(Records from a dataset)
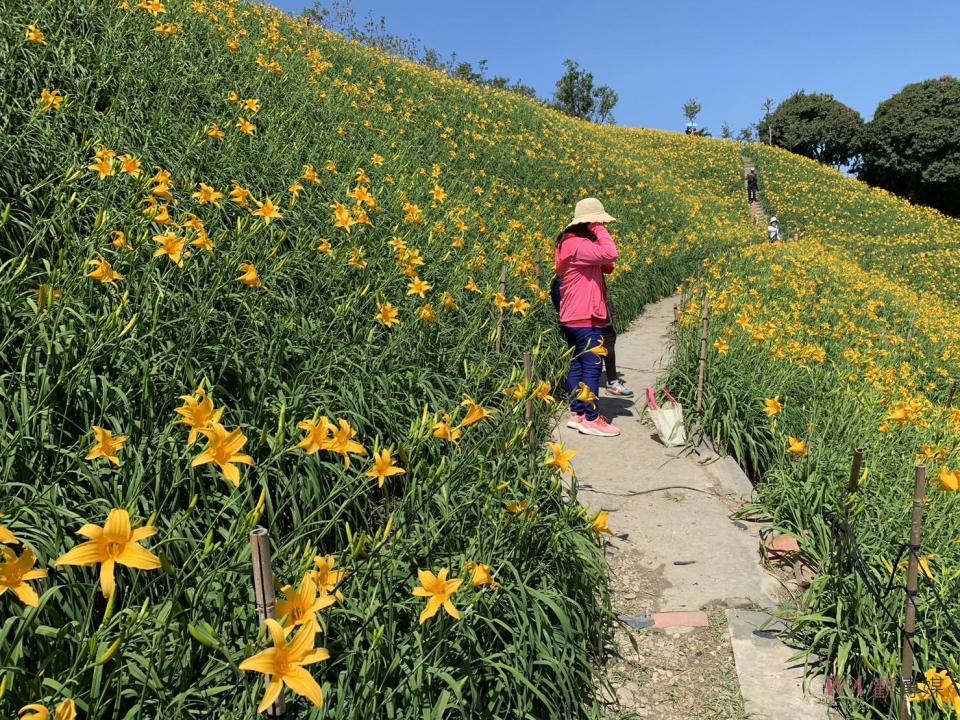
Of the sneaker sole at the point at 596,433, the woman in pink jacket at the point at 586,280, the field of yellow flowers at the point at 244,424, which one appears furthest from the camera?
the sneaker sole at the point at 596,433

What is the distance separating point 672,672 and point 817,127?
1672 inches

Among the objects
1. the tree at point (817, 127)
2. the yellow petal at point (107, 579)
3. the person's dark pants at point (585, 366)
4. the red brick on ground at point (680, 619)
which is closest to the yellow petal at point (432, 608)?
the yellow petal at point (107, 579)

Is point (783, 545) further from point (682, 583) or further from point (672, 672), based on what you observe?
point (672, 672)

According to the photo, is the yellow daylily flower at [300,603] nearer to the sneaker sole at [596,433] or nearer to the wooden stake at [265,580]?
the wooden stake at [265,580]

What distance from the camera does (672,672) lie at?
2.25 m

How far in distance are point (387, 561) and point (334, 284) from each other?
→ 1.94 m

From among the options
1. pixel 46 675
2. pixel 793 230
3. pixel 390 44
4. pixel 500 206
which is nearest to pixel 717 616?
pixel 46 675

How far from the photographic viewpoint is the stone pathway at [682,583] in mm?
2131

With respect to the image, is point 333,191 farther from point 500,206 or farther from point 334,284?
point 500,206

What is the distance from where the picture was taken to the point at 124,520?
1045 mm

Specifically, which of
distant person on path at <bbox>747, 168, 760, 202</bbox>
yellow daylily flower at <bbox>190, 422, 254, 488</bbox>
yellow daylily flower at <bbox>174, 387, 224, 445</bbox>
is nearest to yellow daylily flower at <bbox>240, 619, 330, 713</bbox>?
yellow daylily flower at <bbox>190, 422, 254, 488</bbox>

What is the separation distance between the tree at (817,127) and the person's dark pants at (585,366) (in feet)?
128

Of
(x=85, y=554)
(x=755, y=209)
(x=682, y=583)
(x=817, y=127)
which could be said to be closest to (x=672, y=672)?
(x=682, y=583)

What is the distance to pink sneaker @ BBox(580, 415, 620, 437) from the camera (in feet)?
13.4
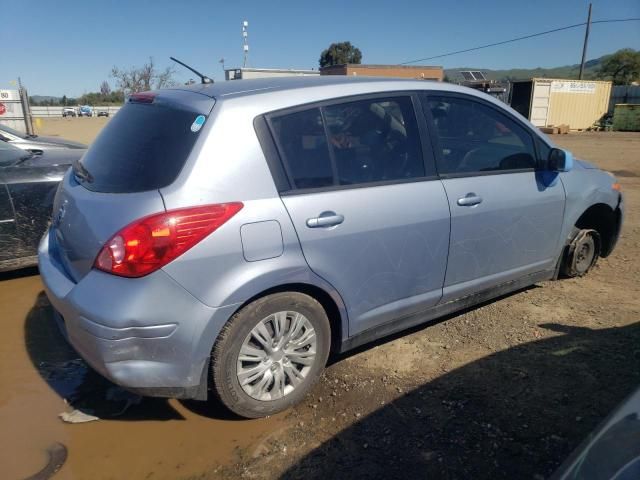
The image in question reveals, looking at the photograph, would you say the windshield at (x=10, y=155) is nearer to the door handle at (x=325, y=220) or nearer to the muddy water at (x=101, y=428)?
the muddy water at (x=101, y=428)

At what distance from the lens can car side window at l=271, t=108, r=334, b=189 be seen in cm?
261

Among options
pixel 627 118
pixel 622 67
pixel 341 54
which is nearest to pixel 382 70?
pixel 627 118

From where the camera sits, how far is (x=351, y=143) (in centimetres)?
285

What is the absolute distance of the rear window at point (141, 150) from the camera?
2.42 meters

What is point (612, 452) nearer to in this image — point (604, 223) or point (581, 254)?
point (581, 254)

▸ PROBLEM DESCRIPTION
Can the lines from the one with "What is the separation" to the end of the records above be quoted exactly, both ends included, with every picture omitted?

▸ CORRECT ANSWER
What is the separation distance between the tree at (817,127) and the person's dark pants at (585,366) (in feet)?
128

Of
(x=85, y=554)
(x=755, y=209)
(x=682, y=583)
(x=817, y=127)
which could be said to be closest to (x=672, y=672)?
(x=682, y=583)

What is the distance to pink sneaker @ BBox(580, 415, 620, 437) from the camera (in feet)?
13.4
The image in question reveals, looking at the photograph, would you say the windshield at (x=10, y=155) is nearer to the door handle at (x=325, y=220) or nearer to the muddy water at (x=101, y=428)?
the muddy water at (x=101, y=428)

At what distance from the lens can car side window at l=271, t=108, r=334, b=189 be seen in cm?
261

Among options
pixel 627 118
pixel 622 67
pixel 341 54
which is nearest to pixel 382 70?
pixel 627 118

From where the camera sits, how far is (x=351, y=143) (in centimetres)?
285

What is the absolute distance of the rear window at point (141, 150) from the camera?
2.42 meters

What is point (612, 452) nearer to in this image — point (604, 223) or point (581, 254)?
point (581, 254)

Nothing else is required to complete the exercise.